TASK INSTRUCTIONS –
1. Check each statement against the essay on Nineteen Eighty-Four and the Voice. Answer yes or no, and quote the words from the essay that decide it.
(a) The writer once served as executive director of the Institute of Public Affairs.
(b) Sean Gordon's piece in The Australian argued that conservatives should oppose the Voice.
(c) Winston writes 2 + 2 = 5 in the dust on a table at the Chestnut Tree café.
2. Please extend the essay on Nineteen Eighty-Four and the Voice, starting right after its final sentence.

EXCERPTED PASSAGE –
◇ ◇ ◇ ◇ ◇ ◇ ◇
In Nineteen Eighty-Four there's scene in which Winston Smith ponders the purpose of his job which is to rewrite historical documents. He asks 'I understand HOW: I do not understand WHY.
He wondered, as he had many times wondered before, whether he himself was a lunatic. Perhaps a lunatic was simply a minority of one. As one time it had been a sign of madness to believe the earth goes round the sun: today, to believe that the past is unalterable. He might be alone in holding that belief, and if alone, then a lunatic. But the thought of being a lunatic did not greatly trouble him: the horror was that he might also be wrong.
Totalitarianism can do many things. It can lock people up. It can make them believe 2 + 2 = 5 (as Winston writes in the dust on the table at the Chestnut Tree café at the end of the novel). And it can make people believe they're 'a minority of one'. In Nineteen Eight-Four it's 'a sign of madness' to think as Winston does (until he is tortured into thinking something else) that 'the past is unalterable'.
Totalitarians understand the point of 'divide and conquer'. Totalitarians divide and divide and divide until eventually they conquer and there's just one of you by yourself. If everyone is thinking the opposite of what you're thinking, inevitably, like Winston, you'll ask yourself 'am I wrong? and you'll come to believe
the truth actually is determined by a majority vote.'
All of this is a way of saying that from time to time I like to check in to make sure I'm not the only one thinking what I'm thinking. Which is why I read The Spectator Australia, and Quadrant, watch Sky News, and immerse myself in the comments section of articles in The Australian. (My favourite pieces in newspaper are the pro-Voice ones that have beneath them hundreds of comments explaining why the piece is wrong. I scroll through them nodding and uttering to myself 'that's exactly what I think!' and 'I wish I'd thought of that!' and 'they said it much better than I could have! and 'why isn't Anthony Albanese asked that at this next press conference?'
So for example in a piece today in The Australian by Sean Gordon arguing that 'conservatives' should support the Voice, 'Brett' wrote this:
Sean, I would like to think that as we are both Australian citizens that we have more in common than difference. This means that while we might all have and respect our different circumstances, ancestries, educations etc, that at the end of the day, looking towards the future, we share the same aspirations of commonality, and community for the good of all.
However the longer the Voice debate goes on, I am coming to realise that many aboriginal leaders think the way forward is highlighting our differences, rather than what brings us together. Quite simply, I don't think prioritising our differences and treating people of different racial heritage differently and separately is the way forward for our community as a whole. It's a No from me.
It's nice to know you're not alone. But it's more than nice. Sometimes you need to know you're not alone. When I was the executive director of the Institute of Public Affairs people would say to me the first priority of the IPA should be to spread our message to 'undecideds' and those 'in the middle'. And I'd reply 'No quite.
◇ ◇ ◇ ◇ ◇ ◇ ◇
LISTED RECORDS –

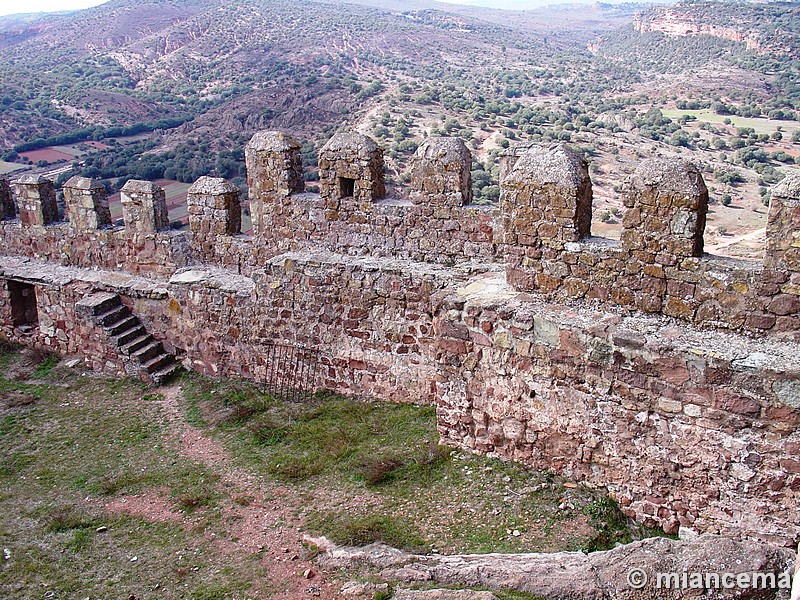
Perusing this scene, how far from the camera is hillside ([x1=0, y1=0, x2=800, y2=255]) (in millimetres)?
21359

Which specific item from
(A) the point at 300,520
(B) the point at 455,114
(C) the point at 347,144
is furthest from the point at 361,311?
(B) the point at 455,114

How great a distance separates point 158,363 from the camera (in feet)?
28.1

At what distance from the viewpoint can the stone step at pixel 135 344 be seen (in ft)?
28.1

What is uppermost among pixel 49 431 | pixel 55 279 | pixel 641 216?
pixel 641 216

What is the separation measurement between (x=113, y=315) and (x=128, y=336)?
333 mm

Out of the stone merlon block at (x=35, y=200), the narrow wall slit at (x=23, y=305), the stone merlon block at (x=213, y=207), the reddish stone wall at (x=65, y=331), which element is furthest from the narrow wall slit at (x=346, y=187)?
the narrow wall slit at (x=23, y=305)

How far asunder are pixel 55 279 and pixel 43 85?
119 ft

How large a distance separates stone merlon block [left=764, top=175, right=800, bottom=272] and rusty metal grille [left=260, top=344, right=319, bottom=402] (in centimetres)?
447

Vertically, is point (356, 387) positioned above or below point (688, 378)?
below

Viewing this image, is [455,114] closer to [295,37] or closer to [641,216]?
[641,216]

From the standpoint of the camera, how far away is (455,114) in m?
26.5

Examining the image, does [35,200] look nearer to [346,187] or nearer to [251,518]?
[346,187]

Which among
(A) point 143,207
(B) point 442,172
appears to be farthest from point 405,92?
(B) point 442,172

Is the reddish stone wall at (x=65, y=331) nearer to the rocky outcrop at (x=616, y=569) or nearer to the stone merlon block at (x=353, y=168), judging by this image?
the stone merlon block at (x=353, y=168)
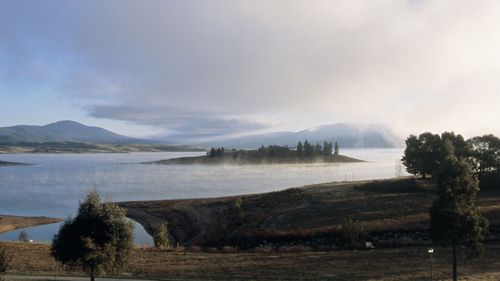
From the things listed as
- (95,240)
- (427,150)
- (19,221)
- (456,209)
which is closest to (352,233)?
(456,209)

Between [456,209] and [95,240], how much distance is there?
23.3 metres

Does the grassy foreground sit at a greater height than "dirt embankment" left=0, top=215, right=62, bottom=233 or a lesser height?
greater

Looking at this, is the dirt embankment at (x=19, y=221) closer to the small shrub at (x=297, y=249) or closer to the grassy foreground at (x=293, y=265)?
the grassy foreground at (x=293, y=265)

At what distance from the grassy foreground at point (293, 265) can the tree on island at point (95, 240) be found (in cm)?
322

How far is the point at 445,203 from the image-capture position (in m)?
32.3

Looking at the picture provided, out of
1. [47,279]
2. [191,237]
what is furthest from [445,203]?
[191,237]

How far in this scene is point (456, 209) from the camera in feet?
105

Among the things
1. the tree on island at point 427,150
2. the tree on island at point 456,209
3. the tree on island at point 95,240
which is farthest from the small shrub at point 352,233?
the tree on island at point 427,150

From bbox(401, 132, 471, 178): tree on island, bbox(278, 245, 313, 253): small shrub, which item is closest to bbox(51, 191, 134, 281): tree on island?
bbox(278, 245, 313, 253): small shrub

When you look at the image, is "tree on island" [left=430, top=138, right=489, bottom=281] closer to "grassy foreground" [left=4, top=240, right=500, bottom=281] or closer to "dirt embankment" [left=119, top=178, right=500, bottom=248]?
"grassy foreground" [left=4, top=240, right=500, bottom=281]

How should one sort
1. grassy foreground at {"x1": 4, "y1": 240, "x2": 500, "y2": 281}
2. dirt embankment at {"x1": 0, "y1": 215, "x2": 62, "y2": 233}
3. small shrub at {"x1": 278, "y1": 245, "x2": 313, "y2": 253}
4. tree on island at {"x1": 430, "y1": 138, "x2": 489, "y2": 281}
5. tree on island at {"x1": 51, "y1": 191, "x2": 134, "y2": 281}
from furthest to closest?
dirt embankment at {"x1": 0, "y1": 215, "x2": 62, "y2": 233}
small shrub at {"x1": 278, "y1": 245, "x2": 313, "y2": 253}
grassy foreground at {"x1": 4, "y1": 240, "x2": 500, "y2": 281}
tree on island at {"x1": 430, "y1": 138, "x2": 489, "y2": 281}
tree on island at {"x1": 51, "y1": 191, "x2": 134, "y2": 281}

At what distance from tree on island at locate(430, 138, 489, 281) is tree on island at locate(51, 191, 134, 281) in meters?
20.6

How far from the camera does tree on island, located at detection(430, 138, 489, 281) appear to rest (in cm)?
3203

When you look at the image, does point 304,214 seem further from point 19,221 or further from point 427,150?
point 19,221
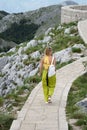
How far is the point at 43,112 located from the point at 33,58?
1466 centimetres

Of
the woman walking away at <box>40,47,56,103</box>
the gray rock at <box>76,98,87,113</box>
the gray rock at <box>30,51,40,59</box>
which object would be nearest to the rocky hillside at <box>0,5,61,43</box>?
the gray rock at <box>30,51,40,59</box>

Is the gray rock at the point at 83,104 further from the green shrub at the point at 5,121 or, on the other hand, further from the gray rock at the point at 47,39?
the gray rock at the point at 47,39

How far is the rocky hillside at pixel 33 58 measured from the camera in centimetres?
2008

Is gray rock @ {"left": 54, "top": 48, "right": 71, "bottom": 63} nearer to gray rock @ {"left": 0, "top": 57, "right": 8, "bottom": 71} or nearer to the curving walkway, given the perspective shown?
the curving walkway

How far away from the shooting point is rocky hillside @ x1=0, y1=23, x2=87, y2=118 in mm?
20084

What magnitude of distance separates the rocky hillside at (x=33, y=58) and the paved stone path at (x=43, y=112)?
0.99 m

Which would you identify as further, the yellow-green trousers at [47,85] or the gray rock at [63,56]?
the gray rock at [63,56]

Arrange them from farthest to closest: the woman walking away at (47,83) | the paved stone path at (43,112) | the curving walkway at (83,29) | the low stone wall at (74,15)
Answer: the low stone wall at (74,15) → the curving walkway at (83,29) → the woman walking away at (47,83) → the paved stone path at (43,112)

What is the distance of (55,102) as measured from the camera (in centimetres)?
1378

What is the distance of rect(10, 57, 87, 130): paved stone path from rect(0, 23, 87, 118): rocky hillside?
0.99 m

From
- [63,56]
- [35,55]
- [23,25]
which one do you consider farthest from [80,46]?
[23,25]

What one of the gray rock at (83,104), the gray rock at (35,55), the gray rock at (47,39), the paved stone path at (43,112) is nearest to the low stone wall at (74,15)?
the gray rock at (47,39)

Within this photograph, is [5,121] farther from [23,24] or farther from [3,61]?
[23,24]

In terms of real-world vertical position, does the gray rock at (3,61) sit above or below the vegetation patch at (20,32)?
above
◇ ◇ ◇ ◇ ◇ ◇ ◇
IN RESPONSE –
1.
(a) Yes: "When I was the executive director of the Institute of Public Affairs"
(b) No: "arguing that 'conservatives' should support the Voice"
(c) Yes: "as Winston writes in the dust on the table at the Chestnut Tree café at the end of the novel"

2.
Our first priority is to tell our members and supporters THEY ARE NOT ALONE. And to keep on telling them. After we've done that we can move on to the undecideds and those yet-to-be-convinced.'
Which brings me to what I wanted to talk about this week. A recent example of someone asking the same question I've often asked and two examples of people identifying some home-truths. They're from the United States, the UK, and here in Australia.
First, there's Leighton Woodhouse writes with Michael Shellenberger on Substack. Woodhouse has had Emmy nominations for his documentary films and was once a union organiser. You could safely say he was of 'the left'. In a piece from last Sunday - 'What Happened to the Left?' he said this:
Last week, Glenn Greenwald appeared as a guest on the Ben Shapiro Show. The coupling, Shapiro pointed out, was 'weird'. For years, Greenwald and Shapiro have traded vicious barbs on Twitter. Greenwald called Shapiro 'genuinely a fucking idiot' and also 'soulless'. Shapiro has called Greenwald 'a wolf', as well as a 'useful idiot'. But here were the two together, agreeing on a lot more than they disagreed on.
Liberal [in the American sense of the word] haters of Greenwald claim that he became a right-winger a long time ago, so his newfound collegiality with his erstwhile nemesis, Shapiro, is hardly a surprise. But that lazy explanation is belied by the common ground they now share. Among the points of agreement in their conversation: the U.S. security state is undermining democracy, America should be brokering peace in Ukraine instead of fuelling the conflict, and our free speech is being undermined by the arrogance of elites.
All of these were standard leftist reflexes a mere decade ago. Greenwald would have been right at home arguing each of them back then in his column in the Guardian, or in Salon [a left-wing journal] before that. If Greenwald now belongs to 'the right', then it seems that the right has moved to him rather than vice versa. Which invites the question: where, exactly, is the left now?...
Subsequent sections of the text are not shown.